Never mind, I realized I could experiment using the regular iteration at bases like b = sqrt(2), plus a cheap numerical differentiation procedure, to see how the coeffs. behave.

It seems the terms in

\( b_k = \sum_{n=1}^{\infty} \frac{f^{(n-1)}(0)}{n!} {n \choose k} B_{n - k} \)

for k = 2 (i.e. 2nd coeff of continuum sum of sqrt(2) tetration expanded about 0), f = regular iteration of b = sqrt(2), grow up in magnitude mildly hypergeometrically (but alternate in sign).
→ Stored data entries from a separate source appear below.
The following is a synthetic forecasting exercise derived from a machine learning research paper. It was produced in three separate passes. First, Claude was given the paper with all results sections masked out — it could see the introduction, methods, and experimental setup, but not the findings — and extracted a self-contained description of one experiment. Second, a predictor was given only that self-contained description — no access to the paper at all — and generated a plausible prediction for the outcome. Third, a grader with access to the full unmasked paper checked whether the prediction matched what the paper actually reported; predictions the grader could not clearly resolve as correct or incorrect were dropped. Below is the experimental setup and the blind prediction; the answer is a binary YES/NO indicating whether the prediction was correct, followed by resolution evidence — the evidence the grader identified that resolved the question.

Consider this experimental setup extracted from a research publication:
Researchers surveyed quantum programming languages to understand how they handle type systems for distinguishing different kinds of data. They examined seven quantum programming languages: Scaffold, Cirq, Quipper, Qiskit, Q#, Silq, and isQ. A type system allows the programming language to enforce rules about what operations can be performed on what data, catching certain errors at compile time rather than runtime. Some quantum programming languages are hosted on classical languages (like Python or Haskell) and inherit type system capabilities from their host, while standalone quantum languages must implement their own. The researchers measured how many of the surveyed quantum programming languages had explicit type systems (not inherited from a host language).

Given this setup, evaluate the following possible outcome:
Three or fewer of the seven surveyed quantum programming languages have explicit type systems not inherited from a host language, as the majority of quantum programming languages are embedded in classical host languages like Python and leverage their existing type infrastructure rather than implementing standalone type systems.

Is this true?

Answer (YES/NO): NO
I get (rounded)

term n = 38: -143.931066425221

term n = 40: 1281.50456722963

term n = 42: -12659.7473479491

term n = 44: 138050.651934470

term n = 46: -1654016.61498652

term n = 48: 21681557.9712844

term n = 50: -309748957.739627

The ratio of magnitudes looks like (mn = magnitude of term n)

m40/m38 = 8.90359947

m42/m40 = 9.87881563

m44/m42 = 10.9046925

m46/m44 = 11.9812300

m48/m46 = 13.1084282

The differences of these are (rn = ratio of term n to term n-2)

r42 - r40 = 0.97521616

r44 - r42 = 1.02587687

r46 - r44 = 1.07653752

r48 - r46 = 1.12719814

In other words, the ratio of the magnitudes of successive coefficients grows slightly faster than linear, but not too much so. I'd venture it is between linear and quadratic.

I heard that the Borel summation is not applicable to sums that grow hypergeometrically like this, but I heard here: (

http://mathworld.wolfram.com/Borel-RegularizedSum.html) that it originates wth the summing of divergent hypergeometric functions, whose term magnitude ratios may grow up even faster than the ones here do. So could the Borel summation be applicable here? It would seem not to have so many fussy parameters, but here:

http://en.wikipedia.org/wiki/Borel_summation I hear it needs an analytic continuation of a certain function to the whole positive real line, but how can you analytically continue a more-or-less arbitrary series like that?